Reading for Thursday, March 22: Luke 14
A Sabbath meal is the setting for this chapter. Jesus refuses to overlook the opportunity to do good, healing a man with dropsy to the chagrin of the Pharisees and lawyers. But He also uses this as an occasion for teaching, telling a story to His fellow dinner guests.
Hospitality was an essential characteristic in the ancient world. In particular, the Jews believed the Messiah would someday invite the faithful to join Him in a great Messianic feast — a table over which He would preside. The Pharisees propagated the notion that only righteous, pious, Law-observant Jews would receive such an invitation. But Jesus assaults this by encouraging His followers by inviting the poor, the crippled, the lame, and the blind to their table “for they cannot repay you. For you will be repaid at the resurrection of the just,” (v14). He also teaches His disciples to shun the position of superiority, instead opting for the lowest place. By this, others will see Jesus in us — through hospitable humility.
But moreover, Jesus teaches us to associate with “the least of these” because He chooses to align Himself with members of this crowd. Jesus positions Himself in “the highways and hedges (v23)”, inviting the downtrodden and the weary to sup at His table.
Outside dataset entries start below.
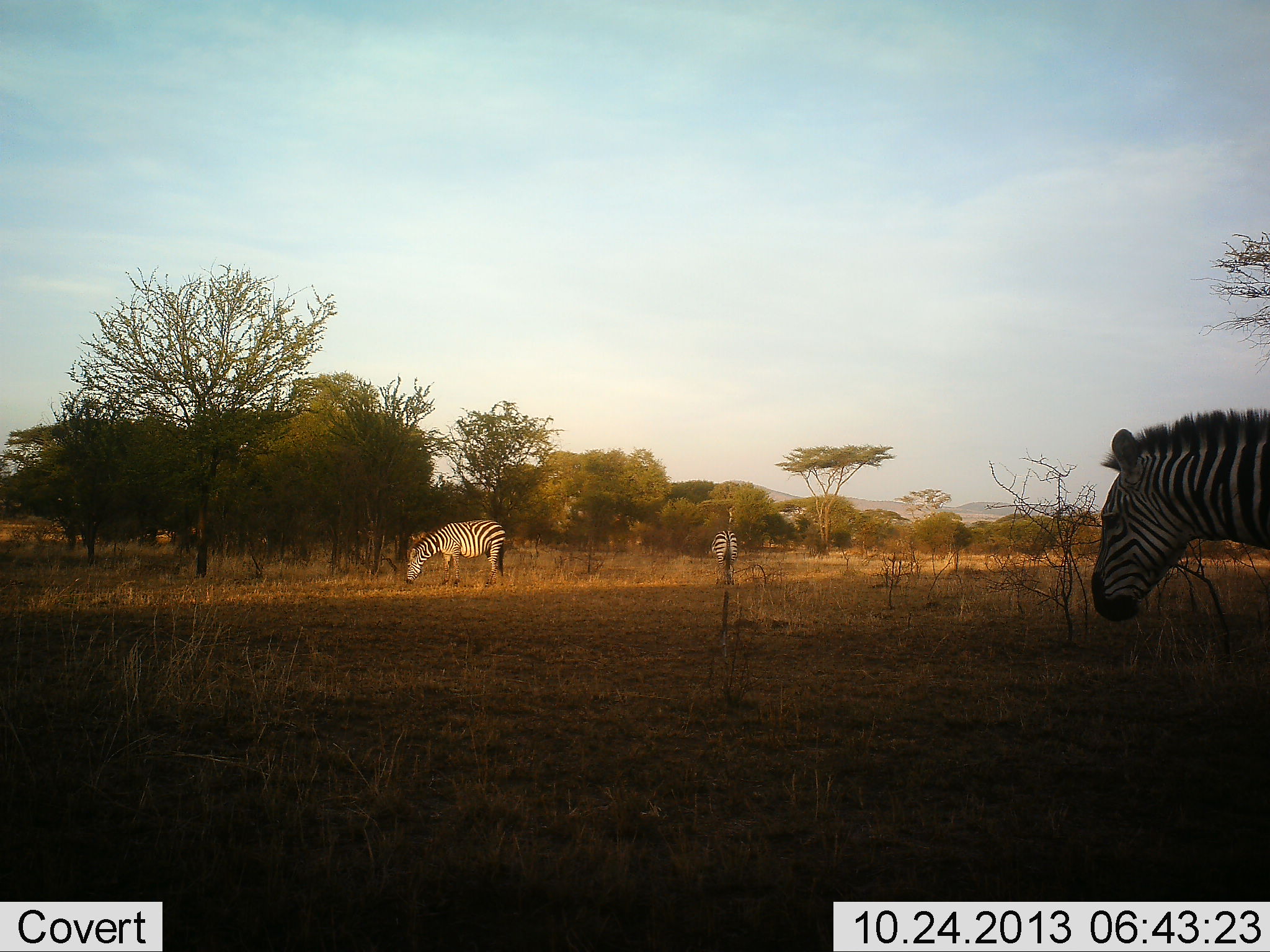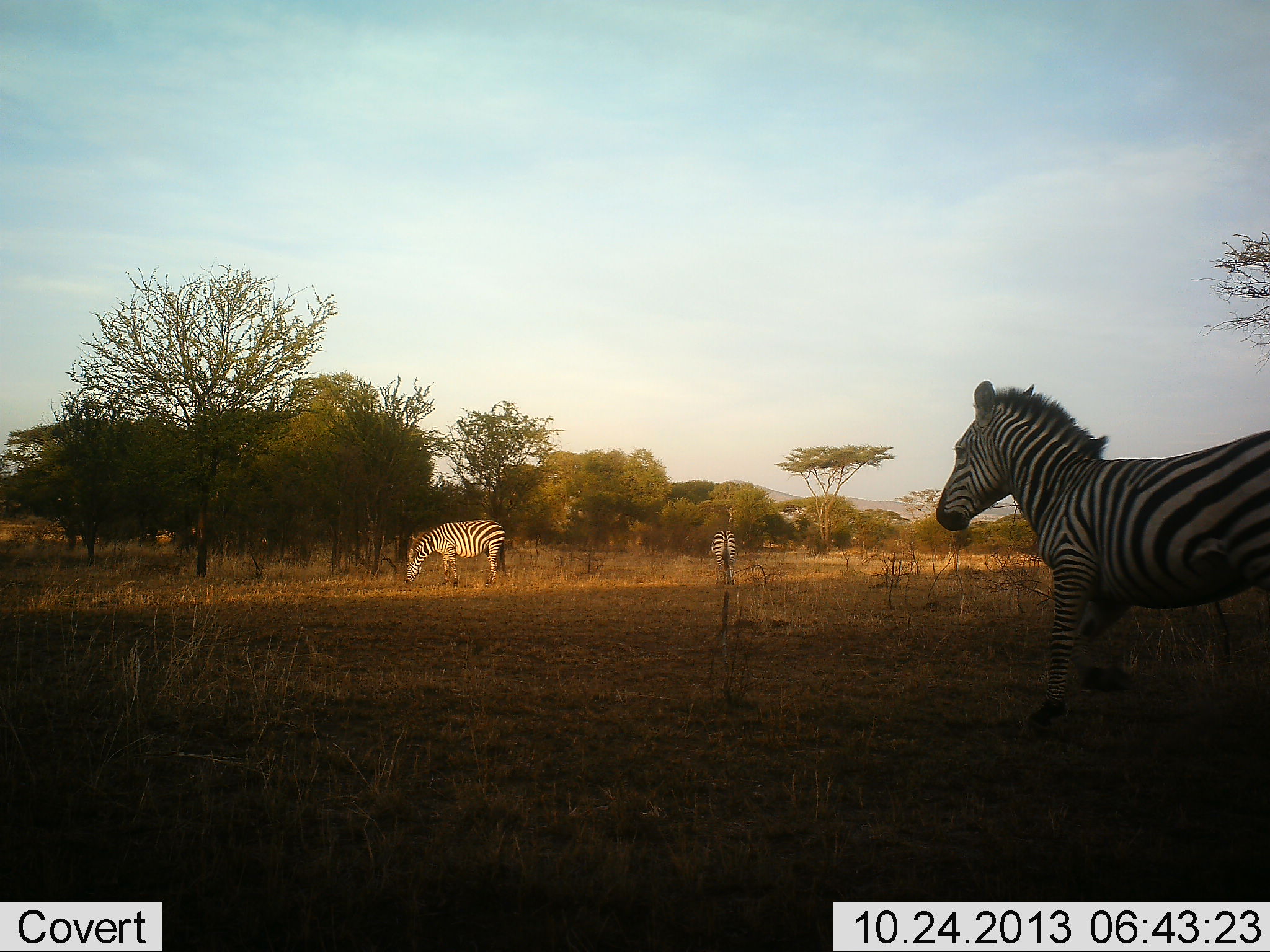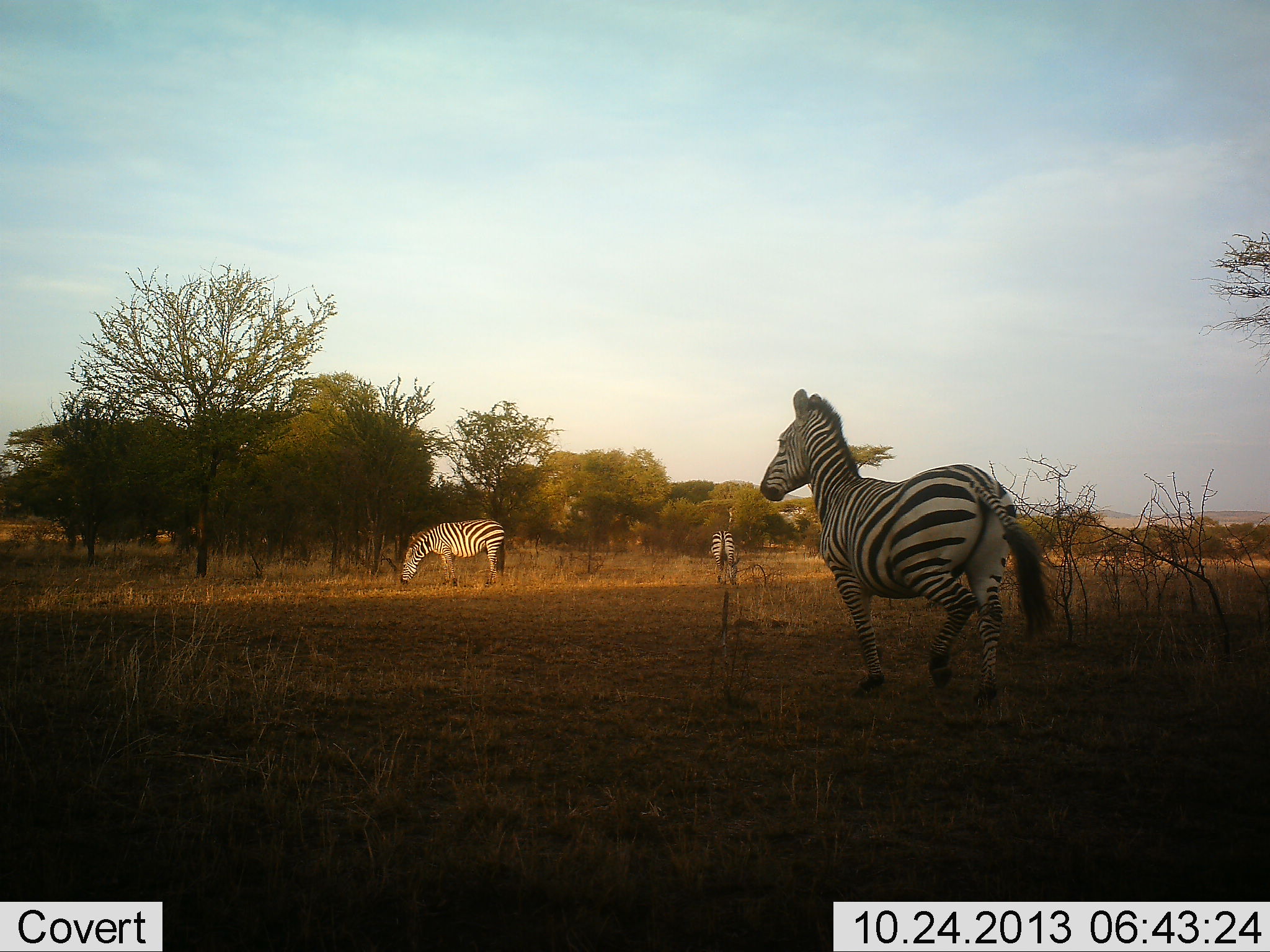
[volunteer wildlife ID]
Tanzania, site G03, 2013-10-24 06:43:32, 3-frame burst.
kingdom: Animalia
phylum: Chordata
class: Mammalia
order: Perissodactyla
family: Equidae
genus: Equus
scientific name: Equus quagga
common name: plains zebra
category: zebra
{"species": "zebra (plains zebra) (Equus quagga)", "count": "3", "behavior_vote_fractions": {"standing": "43%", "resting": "2%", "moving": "86%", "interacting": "4%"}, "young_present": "0%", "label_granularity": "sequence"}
He clearly means to expand the prevailing notions of righteousness of His day…but He also wants to open our eyes to the people around us, those to whom He calls us to be conduits of grace and God-presence. By dining with these, we follow the example of the One who takes us in and offers us a seat at His table — the One who by all accounts should NOT want to associate with us in our sinful state, yet He willfully chooses to do so anyway.
We would be wise not to forget that we were once “alienated and hostile in mind (Col. 1.21)”, yet He chose to reconcile us, bringing us near to His table through His blood. “But now in Christ Jesus you who once were far off have been brought near by the blood of Christ,” (Eph. 2.13).
Accepting His invitation becomes our most important commitment. As such, we should count the cost (v28), for He commands us to a life of “saltiness”, distinctly bearing witness to the One who has done so much on our behalf. But this requires humility: “For everyone who exalts himself will be humbled, and he who humbles himself will be exalted,” (v11).
Will you humble yourself before Him and accept His gracious invitation? This is the question of our lives.